● **Requirement**
Print each of the entries exactly, leaving nothing out.

● **Given data**
++++

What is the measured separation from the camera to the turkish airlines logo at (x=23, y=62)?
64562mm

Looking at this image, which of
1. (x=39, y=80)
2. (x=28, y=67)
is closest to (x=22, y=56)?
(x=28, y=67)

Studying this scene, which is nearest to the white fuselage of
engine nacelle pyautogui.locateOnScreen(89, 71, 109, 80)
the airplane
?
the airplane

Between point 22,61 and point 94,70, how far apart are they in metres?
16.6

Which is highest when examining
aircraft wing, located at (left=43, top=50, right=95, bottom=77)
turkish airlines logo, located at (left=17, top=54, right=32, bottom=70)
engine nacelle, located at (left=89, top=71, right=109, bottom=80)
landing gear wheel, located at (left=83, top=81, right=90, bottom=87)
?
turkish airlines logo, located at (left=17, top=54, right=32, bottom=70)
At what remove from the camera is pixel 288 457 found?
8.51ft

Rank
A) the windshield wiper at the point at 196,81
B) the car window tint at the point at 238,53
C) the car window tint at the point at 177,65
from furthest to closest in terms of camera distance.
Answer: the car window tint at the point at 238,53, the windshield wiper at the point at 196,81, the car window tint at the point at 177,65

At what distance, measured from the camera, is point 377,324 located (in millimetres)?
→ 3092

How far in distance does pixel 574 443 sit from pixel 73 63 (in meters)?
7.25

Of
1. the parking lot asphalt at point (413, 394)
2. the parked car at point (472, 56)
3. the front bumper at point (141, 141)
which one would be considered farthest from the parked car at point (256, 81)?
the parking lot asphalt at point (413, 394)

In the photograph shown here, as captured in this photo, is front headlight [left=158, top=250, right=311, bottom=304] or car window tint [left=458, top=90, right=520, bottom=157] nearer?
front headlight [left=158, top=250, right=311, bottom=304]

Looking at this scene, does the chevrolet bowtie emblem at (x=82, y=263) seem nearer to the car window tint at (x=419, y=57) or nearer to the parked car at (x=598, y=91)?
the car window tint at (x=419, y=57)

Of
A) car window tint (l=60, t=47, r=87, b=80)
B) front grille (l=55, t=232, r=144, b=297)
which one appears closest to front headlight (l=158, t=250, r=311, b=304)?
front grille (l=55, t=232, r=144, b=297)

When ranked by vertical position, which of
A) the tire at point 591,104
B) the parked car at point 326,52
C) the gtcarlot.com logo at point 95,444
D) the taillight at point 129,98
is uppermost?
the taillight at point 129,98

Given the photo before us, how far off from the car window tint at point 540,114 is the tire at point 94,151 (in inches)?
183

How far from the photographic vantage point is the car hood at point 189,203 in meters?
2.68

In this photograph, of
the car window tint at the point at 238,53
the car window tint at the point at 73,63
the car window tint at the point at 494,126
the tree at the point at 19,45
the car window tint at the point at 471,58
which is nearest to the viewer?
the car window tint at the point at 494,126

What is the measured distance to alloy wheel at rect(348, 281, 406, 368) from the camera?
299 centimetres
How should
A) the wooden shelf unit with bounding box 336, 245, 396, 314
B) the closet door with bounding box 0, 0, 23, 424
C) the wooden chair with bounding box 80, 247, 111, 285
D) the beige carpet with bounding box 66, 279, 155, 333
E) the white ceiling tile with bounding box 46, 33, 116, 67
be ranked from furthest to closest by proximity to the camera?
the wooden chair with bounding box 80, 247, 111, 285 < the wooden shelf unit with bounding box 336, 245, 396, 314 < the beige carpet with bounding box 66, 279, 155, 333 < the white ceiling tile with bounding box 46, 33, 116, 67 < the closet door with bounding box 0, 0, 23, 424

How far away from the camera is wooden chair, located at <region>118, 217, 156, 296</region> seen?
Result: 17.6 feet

++++

● **The answer**
What is the measured separation from the camera to the turkish airlines logo at (x=23, y=62)?
64562mm

Looking at this image, which of
1. (x=39, y=80)
2. (x=28, y=67)
is closest to (x=22, y=56)?
(x=28, y=67)

Studying this scene, which is nearest to the white fuselage of
engine nacelle pyautogui.locateOnScreen(89, 71, 109, 80)
the airplane
?
the airplane

Between point 22,61 and point 94,70, how far apart are they in metres?
16.6

Which is highest when examining
aircraft wing, located at (left=43, top=50, right=95, bottom=77)
turkish airlines logo, located at (left=17, top=54, right=32, bottom=70)
engine nacelle, located at (left=89, top=71, right=109, bottom=80)
landing gear wheel, located at (left=83, top=81, right=90, bottom=87)
?
turkish airlines logo, located at (left=17, top=54, right=32, bottom=70)
At what remove from the camera is pixel 288 457 found?
8.51ft

Rank
A) the windshield wiper at the point at 196,81
B) the car window tint at the point at 238,53
C) the car window tint at the point at 177,65
from furthest to closest in terms of camera distance.
Answer: the car window tint at the point at 238,53, the windshield wiper at the point at 196,81, the car window tint at the point at 177,65

At what distance, measured from the camera, is point 377,324 located (in millimetres)?
→ 3092

How far in distance does pixel 574 443 sit from pixel 73 63 (in meters)?
7.25

Of
1. the parking lot asphalt at point (413, 394)
2. the parked car at point (472, 56)
3. the front bumper at point (141, 141)
which one would be considered farthest from the parked car at point (256, 81)?
the parking lot asphalt at point (413, 394)

In the photograph shown here, as captured in this photo, is front headlight [left=158, top=250, right=311, bottom=304] or car window tint [left=458, top=90, right=520, bottom=157] nearer?
front headlight [left=158, top=250, right=311, bottom=304]

Looking at this scene, does the chevrolet bowtie emblem at (x=82, y=263) seem nearer to the car window tint at (x=419, y=57) or nearer to the parked car at (x=598, y=91)?
the car window tint at (x=419, y=57)

Of
A) car window tint (l=60, t=47, r=87, b=80)
B) front grille (l=55, t=232, r=144, b=297)
which one appears closest to front headlight (l=158, t=250, r=311, b=304)?
front grille (l=55, t=232, r=144, b=297)

When ranked by vertical position, which of
A) the tire at point 591,104
B) the parked car at point 326,52
C) the gtcarlot.com logo at point 95,444
D) the taillight at point 129,98
is uppermost?
the taillight at point 129,98

Given the photo before us, how far off from the car window tint at point 540,114 is the tire at point 94,151 (in inches)?
183

How far from the photographic vantage point is the car hood at point 189,203 in meters?
2.68

In this photograph, of
the car window tint at the point at 238,53
the car window tint at the point at 73,63
the car window tint at the point at 494,126
the tree at the point at 19,45
the car window tint at the point at 471,58
which is nearest to the viewer?
the car window tint at the point at 494,126

What is the measured distance to alloy wheel at rect(348, 281, 406, 368) from the camera?
299 centimetres
How should
A) the wooden shelf unit with bounding box 336, 245, 396, 314
B) the closet door with bounding box 0, 0, 23, 424
C) the wooden chair with bounding box 80, 247, 111, 285
D) the beige carpet with bounding box 66, 279, 155, 333
E) the white ceiling tile with bounding box 46, 33, 116, 67
be ranked from furthest to closest by proximity to the camera?
the wooden chair with bounding box 80, 247, 111, 285 < the wooden shelf unit with bounding box 336, 245, 396, 314 < the beige carpet with bounding box 66, 279, 155, 333 < the white ceiling tile with bounding box 46, 33, 116, 67 < the closet door with bounding box 0, 0, 23, 424

How far away from the camera is wooden chair, located at <region>118, 217, 156, 296</region> seen?
Result: 17.6 feet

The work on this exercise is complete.